#### Problem description
Give back the full material, exactly as it reads.

····················

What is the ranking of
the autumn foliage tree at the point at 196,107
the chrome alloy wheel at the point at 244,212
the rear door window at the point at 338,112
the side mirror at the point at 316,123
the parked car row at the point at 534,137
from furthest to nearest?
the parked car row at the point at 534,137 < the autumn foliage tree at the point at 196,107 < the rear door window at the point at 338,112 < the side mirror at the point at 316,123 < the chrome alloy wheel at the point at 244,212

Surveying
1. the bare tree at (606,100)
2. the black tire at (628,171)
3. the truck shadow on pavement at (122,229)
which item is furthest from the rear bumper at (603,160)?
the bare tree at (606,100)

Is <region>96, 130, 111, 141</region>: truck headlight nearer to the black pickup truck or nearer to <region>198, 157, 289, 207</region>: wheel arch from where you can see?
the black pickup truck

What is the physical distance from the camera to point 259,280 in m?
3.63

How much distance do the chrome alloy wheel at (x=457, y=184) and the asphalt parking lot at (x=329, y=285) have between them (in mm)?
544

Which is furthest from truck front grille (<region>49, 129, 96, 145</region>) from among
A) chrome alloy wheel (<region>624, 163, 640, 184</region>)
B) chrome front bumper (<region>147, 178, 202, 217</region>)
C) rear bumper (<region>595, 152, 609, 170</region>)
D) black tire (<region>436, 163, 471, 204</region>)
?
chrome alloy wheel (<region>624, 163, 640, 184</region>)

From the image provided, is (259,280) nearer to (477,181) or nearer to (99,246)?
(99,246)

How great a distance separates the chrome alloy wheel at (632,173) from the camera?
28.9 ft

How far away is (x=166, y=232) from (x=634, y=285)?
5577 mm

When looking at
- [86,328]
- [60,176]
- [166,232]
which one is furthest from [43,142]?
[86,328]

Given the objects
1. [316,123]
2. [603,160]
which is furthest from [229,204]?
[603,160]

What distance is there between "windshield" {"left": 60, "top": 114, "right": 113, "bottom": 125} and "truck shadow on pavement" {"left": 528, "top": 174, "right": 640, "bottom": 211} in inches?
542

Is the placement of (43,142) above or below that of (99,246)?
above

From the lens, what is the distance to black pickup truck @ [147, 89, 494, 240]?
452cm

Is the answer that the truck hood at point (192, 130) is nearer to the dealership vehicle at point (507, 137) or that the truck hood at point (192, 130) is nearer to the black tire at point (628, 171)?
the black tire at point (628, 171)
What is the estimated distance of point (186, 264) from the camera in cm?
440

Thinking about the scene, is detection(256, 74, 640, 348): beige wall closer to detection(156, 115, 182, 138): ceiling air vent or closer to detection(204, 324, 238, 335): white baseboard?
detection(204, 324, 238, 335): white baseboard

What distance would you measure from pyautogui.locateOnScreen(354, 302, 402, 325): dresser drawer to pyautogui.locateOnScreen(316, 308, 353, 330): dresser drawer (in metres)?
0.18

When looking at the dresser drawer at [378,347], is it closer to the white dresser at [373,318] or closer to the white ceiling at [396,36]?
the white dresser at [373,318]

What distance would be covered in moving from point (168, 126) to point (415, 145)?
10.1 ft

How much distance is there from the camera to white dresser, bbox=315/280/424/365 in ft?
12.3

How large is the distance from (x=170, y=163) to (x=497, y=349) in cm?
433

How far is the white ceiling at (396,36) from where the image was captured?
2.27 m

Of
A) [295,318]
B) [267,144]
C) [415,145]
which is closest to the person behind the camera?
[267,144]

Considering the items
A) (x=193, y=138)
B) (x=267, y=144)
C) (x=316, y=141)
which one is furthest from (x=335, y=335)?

····················

#### The completed task
What is the ranking of
the autumn foliage tree at the point at 196,107
the chrome alloy wheel at the point at 244,212
the rear door window at the point at 338,112
the side mirror at the point at 316,123
the parked car row at the point at 534,137
from furthest to nearest?
the parked car row at the point at 534,137 < the autumn foliage tree at the point at 196,107 < the rear door window at the point at 338,112 < the side mirror at the point at 316,123 < the chrome alloy wheel at the point at 244,212

Surveying
1. the bare tree at (606,100)
2. the black tire at (628,171)
3. the truck shadow on pavement at (122,229)
which item is furthest from the rear bumper at (603,160)?
the bare tree at (606,100)

Is <region>96, 130, 111, 141</region>: truck headlight nearer to the black pickup truck or nearer to <region>198, 157, 289, 207</region>: wheel arch from where you can see?
the black pickup truck

What is the physical distance from the camera to point 259,280 in m?
3.63

How much distance do the chrome alloy wheel at (x=457, y=184) and the asphalt parking lot at (x=329, y=285) have between them (in mm)?
544

Which is furthest from truck front grille (<region>49, 129, 96, 145</region>) from among
A) chrome alloy wheel (<region>624, 163, 640, 184</region>)
B) chrome front bumper (<region>147, 178, 202, 217</region>)
C) rear bumper (<region>595, 152, 609, 170</region>)
D) black tire (<region>436, 163, 471, 204</region>)
?
chrome alloy wheel (<region>624, 163, 640, 184</region>)

From the image provided, is (259,280) nearer to (477,181) or nearer to (99,246)?
(99,246)

How great a distance separates the chrome alloy wheel at (632,173) from the camera?
28.9 ft

How far away is (x=166, y=232) from (x=634, y=285)?
5577 mm

When looking at
- [86,328]
- [60,176]
- [166,232]
which one is furthest from [43,142]?
[86,328]

Given the objects
1. [316,123]
2. [603,160]
which is furthest from [229,204]?
[603,160]

What distance is there between "windshield" {"left": 60, "top": 114, "right": 113, "bottom": 125} and "truck shadow on pavement" {"left": 528, "top": 174, "right": 640, "bottom": 211} in inches?
542

Is the placement of (43,142) above or below that of (99,246)?
above

From the lens, what is the distance to black pickup truck @ [147, 89, 494, 240]?
452cm

Is the answer that the truck hood at point (192, 130) is nearer to the dealership vehicle at point (507, 137) or that the truck hood at point (192, 130) is nearer to the black tire at point (628, 171)?
the black tire at point (628, 171)
What is the estimated distance of point (186, 264) from the camera in cm?
440

Thinking about the scene, is detection(256, 74, 640, 348): beige wall closer to detection(156, 115, 182, 138): ceiling air vent or closer to detection(204, 324, 238, 335): white baseboard?
detection(204, 324, 238, 335): white baseboard

What distance would you measure from pyautogui.locateOnScreen(354, 302, 402, 325): dresser drawer to pyautogui.locateOnScreen(316, 308, 353, 330): dresser drawer (in metres)?
0.18

When looking at the dresser drawer at [378,347], is it closer to the white dresser at [373,318] or closer to the white ceiling at [396,36]?
the white dresser at [373,318]

What distance would be covered in moving from point (168, 126) to point (415, 145)?
10.1 ft

How much distance is there from the camera to white dresser, bbox=315/280/424/365 in ft?
12.3

How large is the distance from (x=170, y=163) to (x=497, y=349) in cm?
433

How far is the white ceiling at (396,36) from where the image was captured?
2.27 m

Of
A) [295,318]
B) [267,144]
C) [415,145]
which is closest to the person behind the camera?
[267,144]

Considering the items
A) (x=193, y=138)
B) (x=267, y=144)
C) (x=316, y=141)
which one is furthest from (x=335, y=335)?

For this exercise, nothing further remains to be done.